This month (June 2025), I attended a session titled Souza Modernism, held at the Bangalore International Centre in Domlur, which focused on the artist F.N. Souza1. The discussion featured Janieta Singh — author and art critic who has written a book on Souza — alongside designer and art historian Annapoorna Karimelev.

Following that event, I had a brief conversation with writer, photographer, and modern art and literary critic A.V. Manikandan, which I am documenting here. In the first part, I share my reflections and questions about Souza, and in the second part, I include Manikandan’s detailed responses, which offer a broader perspective on Indian modern painting as a whole.

Approaching F.N. Souza — who is considered a key figure in shaping modern Indian art — is not easy, especially without formal education in fine arts or art history. So it’s difficult for me to immediately conclude whether I consider him an important artist or what I think about his work. To make such an evaluation, I would need a foundational understanding of the evolution of modern painting in India. However, driven by my interest in painting and my limited exposure to modern art, I attempted to engage with his work through the aesthetic sensibility I’ve developed over time and through further reading on Souza.

Figuration and Evocation

Modern art always poses a challenge for me in terms of how to approach it. Abstract2 works can be especially difficult, while figurative works are slightly more inviting. Since much of Souza’s work is figurative, I was immediately drawn to it. Personally, I find Cubist3 or Expressionist4 work more real than realism — because of its sheer evocative power. Souza’s work is certainly evocative, expressive, and brutal. His forms are charged with bold lines, strokes, and paint daubs — it feels as though they were painted in anger or with anguished emotion.

His recurring themes — religious iconography, the dichotomy of good and evil, and the human body — are close to my own interests, which naturally made me respond to his bold figurative expressions. Yet I couldn’t explore his work deeply until a comment by A.V. Manikandan helped me open it up. AVM said that Souza’s work is the opposite of the what we discussed as Advaitic/metaphysical vision in one of the previous conversation. This initially confused me, especially when I saw Souza’s Catholic paintings of Mary and Jesus and his incorporation of Hindu religious motifs. This led me to explore Souza’s work further.

▶ Given instruction: Copy verbatim the portion of the passage on F.N. Souza above, starting with "Approaching F.N. Souza" and going on through "reading on Souza.".

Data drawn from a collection

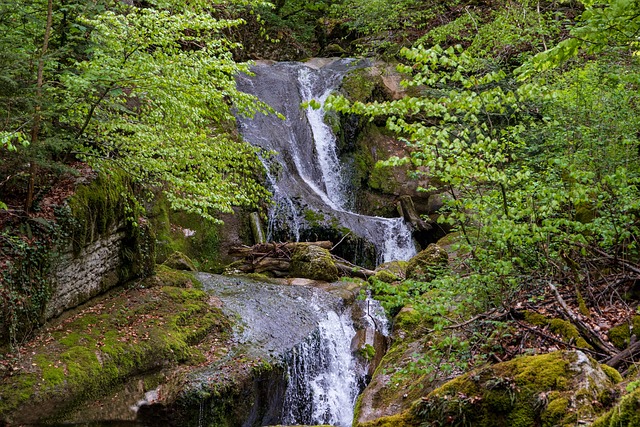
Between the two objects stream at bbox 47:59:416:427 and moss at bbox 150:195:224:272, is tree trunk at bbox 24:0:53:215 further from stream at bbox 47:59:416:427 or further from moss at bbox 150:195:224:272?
moss at bbox 150:195:224:272

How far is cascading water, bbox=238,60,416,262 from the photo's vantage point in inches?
554

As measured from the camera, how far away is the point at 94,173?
25.9ft

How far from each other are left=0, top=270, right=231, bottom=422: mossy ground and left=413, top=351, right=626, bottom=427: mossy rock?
4.53 m

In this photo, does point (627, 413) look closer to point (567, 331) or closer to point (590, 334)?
point (590, 334)

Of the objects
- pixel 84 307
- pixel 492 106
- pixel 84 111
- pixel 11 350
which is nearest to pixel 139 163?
pixel 84 111

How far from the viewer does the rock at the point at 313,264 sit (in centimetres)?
1132

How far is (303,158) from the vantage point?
16234 millimetres

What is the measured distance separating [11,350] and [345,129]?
43.0 feet

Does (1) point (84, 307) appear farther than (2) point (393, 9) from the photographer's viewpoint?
No

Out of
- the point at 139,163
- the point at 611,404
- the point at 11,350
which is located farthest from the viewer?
the point at 139,163

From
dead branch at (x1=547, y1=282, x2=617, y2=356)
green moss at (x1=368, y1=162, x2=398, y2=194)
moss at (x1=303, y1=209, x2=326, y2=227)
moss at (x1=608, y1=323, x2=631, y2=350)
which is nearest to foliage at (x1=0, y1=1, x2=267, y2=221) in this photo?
dead branch at (x1=547, y1=282, x2=617, y2=356)

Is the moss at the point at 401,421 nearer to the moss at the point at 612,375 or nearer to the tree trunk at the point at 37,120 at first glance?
the moss at the point at 612,375

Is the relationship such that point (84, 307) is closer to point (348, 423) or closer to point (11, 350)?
point (11, 350)

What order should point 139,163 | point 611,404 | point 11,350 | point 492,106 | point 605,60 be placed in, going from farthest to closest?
point 605,60
point 139,163
point 11,350
point 492,106
point 611,404
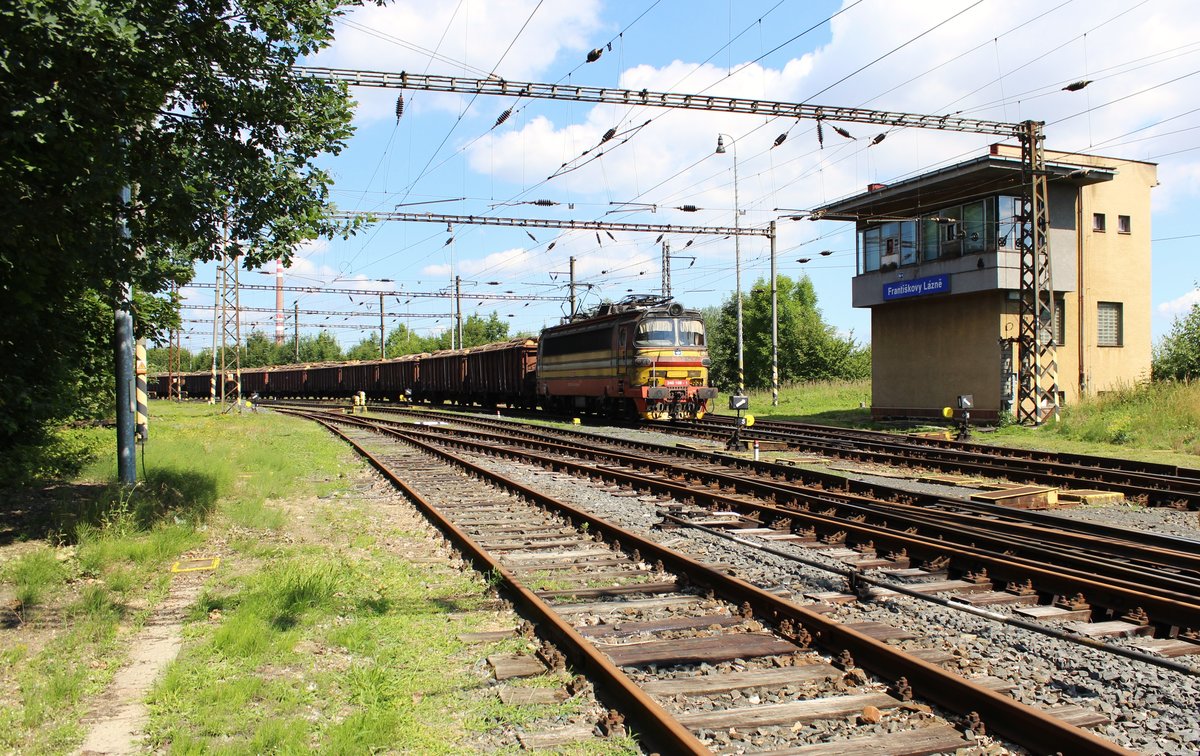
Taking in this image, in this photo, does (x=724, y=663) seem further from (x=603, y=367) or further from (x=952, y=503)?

▶ Finished answer:
Approaching F.N. Souza — who is considered a key figure in shaping modern Indian art — is not easy, especially without formal education in fine arts or art history. So it’s difficult for me to immediately conclude whether I consider him an important artist or what I think about his work. To make such an evaluation, I would need a foundational understanding of the evolution of modern painting in India. However, driven by my interest in painting and my limited exposure to modern art, I attempted to engage with his work through the aesthetic sensibility I’ve developed over time and through further reading on Souza.